En tout état de cause,
- Débouter les intimés de l'ensemble de ses demandes fins et conclusions,
- Ordonner que tous les dommages et intérêts exigibles à compter de la signification du jugement produisent intérêt au taux légal.
- Condamner solidairement la SCP Océan notaires, Maîtres [L] [J], [T] [F], [Y] [M], [A] [C], [H] [D], [X] [J] et [P] [G] à payer à Maître [L] [K] la somme de 10.000 € au titre de l'article 700 du Code de procédure civile,
- Condamner solidairement la SCP Océan notaires, Maîtres [L] [J], [T] [F], [Y] [M], [A] [C], [H] [D], [X] [J] et [P] [G] aux entiers dépens de l'instance.
La SCP Océan Notaires, Maîtres [J], [F], [M], [C], [D], [J] et [G], par dernières conclusions RPVA du 14 septembre 2023, demandent à la cour de :
- Débouter Maître [K] de l'ensemble de ses demandes, fins et prétentions,
- Confirmer en conséquence le jugement entrepris en toutes ses dispositions,
- Recevoir la demande reconventionnelle des intimés.
Y ajoutant,
- Condamner l'appelant à payer à chacun des intimés la somme de 4.000 € pour procédure abusive,
- Condamner l'appelant à payer à chacun des intimés la somme de 5.000 € au titre de l'article 700 du Code de procédure civile,
- Condamner également le même aux entiers dépens d'appel dont distraction au profit de la SELARL cabinet d'avocats genty, avocat aux offres de droit.
Conformément aux dispositions de l'article 455 du code de procédure civile, la cour renvoie expressément aux dernières conclusions précitées pour plus ample exposé des prétentions et moyens des parties.
L'instruction de l'affaire a été clôturée suivant ordonnance datée du 12 février 2024 en vue d'être plaidée à l'audience du 11 mars suivant, date à compter de laquelle elle a été mise en délibéré à ce jour.

**Consigne 1:** Recopiez mot pour mot le passage du texte à lire qui s'ouvre sur les mots « Conformément aux dispositions » et se clôt sur « moyens des parties. ».
**Consigne 2:** Quelles sont toutes les sommes en euros citées dans le texte à lire ?
**Consigne 3:** Rédigez la suite du texte sur les demandes des parties devant la cour, à partir de la dernière phrase.
Les lignes ci-après n'ont aucun lien avec le texte à lire.

**Extraits d'un jeu de données de raisonnement spatial:**
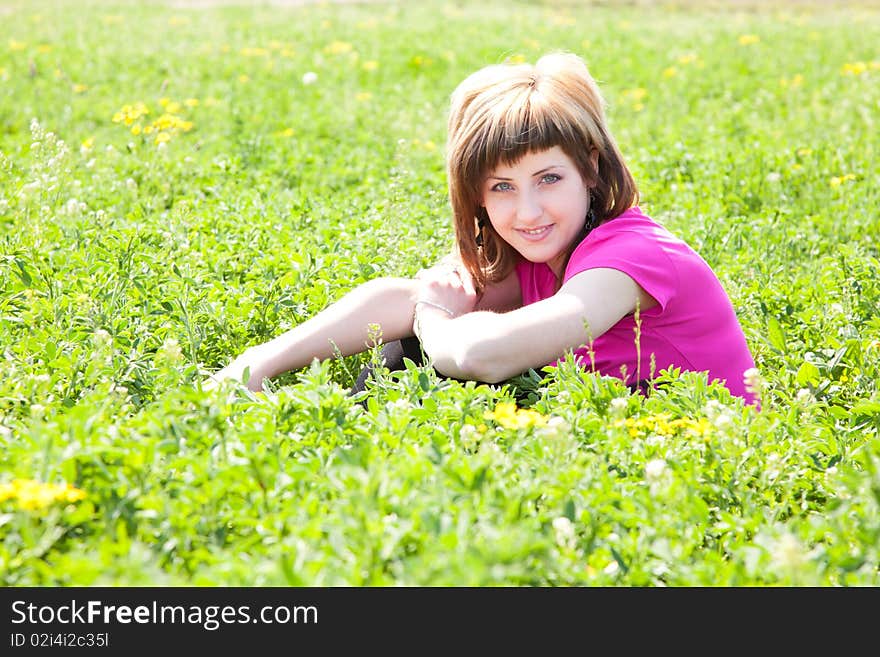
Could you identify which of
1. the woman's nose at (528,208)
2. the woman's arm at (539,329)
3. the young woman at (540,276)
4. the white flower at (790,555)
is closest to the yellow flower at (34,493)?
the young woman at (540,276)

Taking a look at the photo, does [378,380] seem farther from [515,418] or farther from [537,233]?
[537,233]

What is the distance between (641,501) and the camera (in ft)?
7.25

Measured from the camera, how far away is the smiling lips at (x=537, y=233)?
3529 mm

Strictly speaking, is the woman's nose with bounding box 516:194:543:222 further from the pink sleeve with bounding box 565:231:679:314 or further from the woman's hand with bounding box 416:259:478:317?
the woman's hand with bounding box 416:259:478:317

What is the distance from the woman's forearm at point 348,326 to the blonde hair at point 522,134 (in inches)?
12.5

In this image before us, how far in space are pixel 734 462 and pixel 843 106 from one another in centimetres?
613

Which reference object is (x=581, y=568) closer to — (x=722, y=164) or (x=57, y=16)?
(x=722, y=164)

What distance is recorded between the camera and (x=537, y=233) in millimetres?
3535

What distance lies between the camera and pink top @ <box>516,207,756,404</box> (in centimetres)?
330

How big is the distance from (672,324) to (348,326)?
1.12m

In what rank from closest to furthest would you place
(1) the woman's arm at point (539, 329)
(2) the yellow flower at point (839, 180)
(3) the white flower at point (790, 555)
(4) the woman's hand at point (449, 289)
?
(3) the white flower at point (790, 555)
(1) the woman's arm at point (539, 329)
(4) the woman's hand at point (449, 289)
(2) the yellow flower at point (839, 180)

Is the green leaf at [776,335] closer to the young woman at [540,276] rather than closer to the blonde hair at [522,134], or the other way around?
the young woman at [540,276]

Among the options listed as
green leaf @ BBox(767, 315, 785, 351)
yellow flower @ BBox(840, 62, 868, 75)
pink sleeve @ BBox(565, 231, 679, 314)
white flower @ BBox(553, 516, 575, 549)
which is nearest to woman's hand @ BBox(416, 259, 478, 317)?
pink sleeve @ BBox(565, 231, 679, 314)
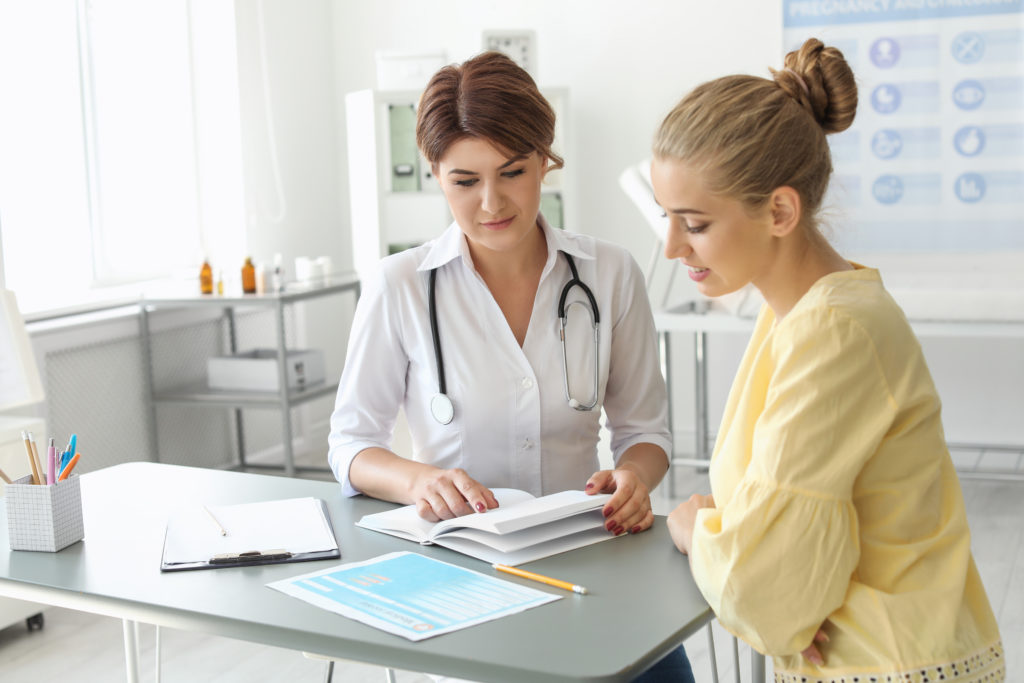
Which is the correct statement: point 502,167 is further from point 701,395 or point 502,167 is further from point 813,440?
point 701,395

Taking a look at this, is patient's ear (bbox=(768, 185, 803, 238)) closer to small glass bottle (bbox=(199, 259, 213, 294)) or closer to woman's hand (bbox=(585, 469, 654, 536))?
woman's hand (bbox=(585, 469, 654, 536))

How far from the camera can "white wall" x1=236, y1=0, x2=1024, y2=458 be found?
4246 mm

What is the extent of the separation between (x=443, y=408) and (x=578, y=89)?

**Résultat 1:**
Conformément aux dispositions de l'article 455 du code de procédure civile, la cour renvoie expressément aux dernières conclusions précitées pour plus ample exposé des prétentions et moyens des parties.

**Résultat 2:** 10.000 €, 4.000 €, 5.000 €

**Résultat 3:**
MOTIFS DE LA DÉCISION
1. A titre liminaire, la cour constate que les demandes de nullité de plusieurs résolutions votées en assemblée générale de la SCP Océan Notaires sollicitée par Monsieur [K] dans le dispositif de ses conclusions qui, seul, saisit la cour sont, en premier lieu, adossées à la validité de la clause modifiant la clef de répartition spéciale s'appliquant à l'associé empêché votée dans l'acte de cession de parts daté du 13 mars 2008. Dans ce cadre en effet, Monsieur [K] se prévaut de ce que le consentement nécessaire à la validité de cette clause n'aurait pas été valablement exprimé, subsidiairement, de son caractère non écrit et encore, plus subsidiairement, de sa mauvaise application.
2. A la suite, il conclut à la nullité des résolutions de ces mêmes assemblées générales en raison d'un abus de majorité commis par les associés de la SCP Océan Notaires.
Sur la demande en nullité de certaines résolutions du procès-verbal d'AG du 12 mai 2015, du procès-verbal d'AG du 26 avril 2016 et des AG du 18 avril 2017, du 05 mars 2018, du 13 mars 2019 et du 19 mars 2020 et les demandes de rétribution y afférentes
Pour absence de consentement valablement exprimé
3. Monsieur [K] fait valoir, au visa des articles 1134, 1853 et 1854 du Code civil, que si les trois actes de cession du 13 mars 2008 ont bien approuvé à l'unanimité la modification du paragraphe 2 de l'article 23, il demeurait nécessaire d'obtenir l'expression d'un consentement spécifique à la clé de rétribution spéciale au profit d'un associé empêché (article 23-3), la portée de cette disposition ayant été subrepticement modifiée du fait de l'inversion des deux alinéas du paragraphe 2 décidée à l'occasion de cette cession.
Selon lui, ce changement de sens du paragraphe 3° ne serait porté par aucun consentement exprimé par les associés de sorte que le consentement exigé par la loi pour redéfinir entre associés le niveau de protection d'un associé empêché, telle qu'établie en 1972 par les associés fondateurs, n'a pas été exprimé.
4. Il en résulterait au cas d'espèce, que seule la clé de rétribution spéciale au cas d'empêchement qui avait reçu le consentement unanime des associés par adhésion au contrat social et résultant des statuts déposés au greffe en 2002 et de son article 23 régulièrement amendée par la nouvelle clé de distribution du bénéfice entre associés scindant un droit de 60 % pour la finance et 40 % pour l'industrie, a vocation à s'appliquer.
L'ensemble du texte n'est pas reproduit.